Dataset records

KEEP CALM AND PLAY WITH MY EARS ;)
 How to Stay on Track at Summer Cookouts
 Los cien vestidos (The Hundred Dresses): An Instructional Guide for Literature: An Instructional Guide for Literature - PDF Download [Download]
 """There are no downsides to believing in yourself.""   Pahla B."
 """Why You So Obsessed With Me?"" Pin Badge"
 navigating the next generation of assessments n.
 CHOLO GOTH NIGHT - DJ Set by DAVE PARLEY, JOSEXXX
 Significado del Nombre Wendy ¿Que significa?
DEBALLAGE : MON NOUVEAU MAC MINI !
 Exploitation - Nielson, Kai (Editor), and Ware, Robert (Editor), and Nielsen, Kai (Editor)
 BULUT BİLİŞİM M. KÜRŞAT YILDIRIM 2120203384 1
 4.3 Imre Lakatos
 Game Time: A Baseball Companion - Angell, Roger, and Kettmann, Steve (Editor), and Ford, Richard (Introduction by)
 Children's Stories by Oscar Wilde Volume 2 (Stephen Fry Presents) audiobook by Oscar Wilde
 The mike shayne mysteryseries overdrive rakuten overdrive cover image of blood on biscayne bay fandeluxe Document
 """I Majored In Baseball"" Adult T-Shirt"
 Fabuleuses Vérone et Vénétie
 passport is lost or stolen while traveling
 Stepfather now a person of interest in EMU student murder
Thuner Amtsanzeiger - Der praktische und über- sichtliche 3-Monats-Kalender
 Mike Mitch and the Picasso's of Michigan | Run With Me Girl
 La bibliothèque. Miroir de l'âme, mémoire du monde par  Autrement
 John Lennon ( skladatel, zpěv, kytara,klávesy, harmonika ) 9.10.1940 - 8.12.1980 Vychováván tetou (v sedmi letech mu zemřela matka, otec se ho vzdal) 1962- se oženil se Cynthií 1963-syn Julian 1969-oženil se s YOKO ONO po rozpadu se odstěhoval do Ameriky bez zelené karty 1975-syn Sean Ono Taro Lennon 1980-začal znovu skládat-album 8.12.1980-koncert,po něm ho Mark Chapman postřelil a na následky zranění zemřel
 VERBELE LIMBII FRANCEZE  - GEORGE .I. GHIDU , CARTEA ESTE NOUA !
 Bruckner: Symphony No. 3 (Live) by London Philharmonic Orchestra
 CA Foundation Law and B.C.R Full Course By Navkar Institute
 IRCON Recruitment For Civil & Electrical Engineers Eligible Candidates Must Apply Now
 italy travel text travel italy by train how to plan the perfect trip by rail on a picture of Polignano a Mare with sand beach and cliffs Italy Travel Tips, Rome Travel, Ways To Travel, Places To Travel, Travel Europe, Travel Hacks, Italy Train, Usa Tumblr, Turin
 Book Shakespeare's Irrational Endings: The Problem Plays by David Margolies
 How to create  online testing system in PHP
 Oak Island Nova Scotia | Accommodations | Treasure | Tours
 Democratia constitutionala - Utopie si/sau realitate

WORK TO BE COMPLETED>
Report the count, and only the count, of lines in the records above that contain "Baseball".

ANSWER BOX>
2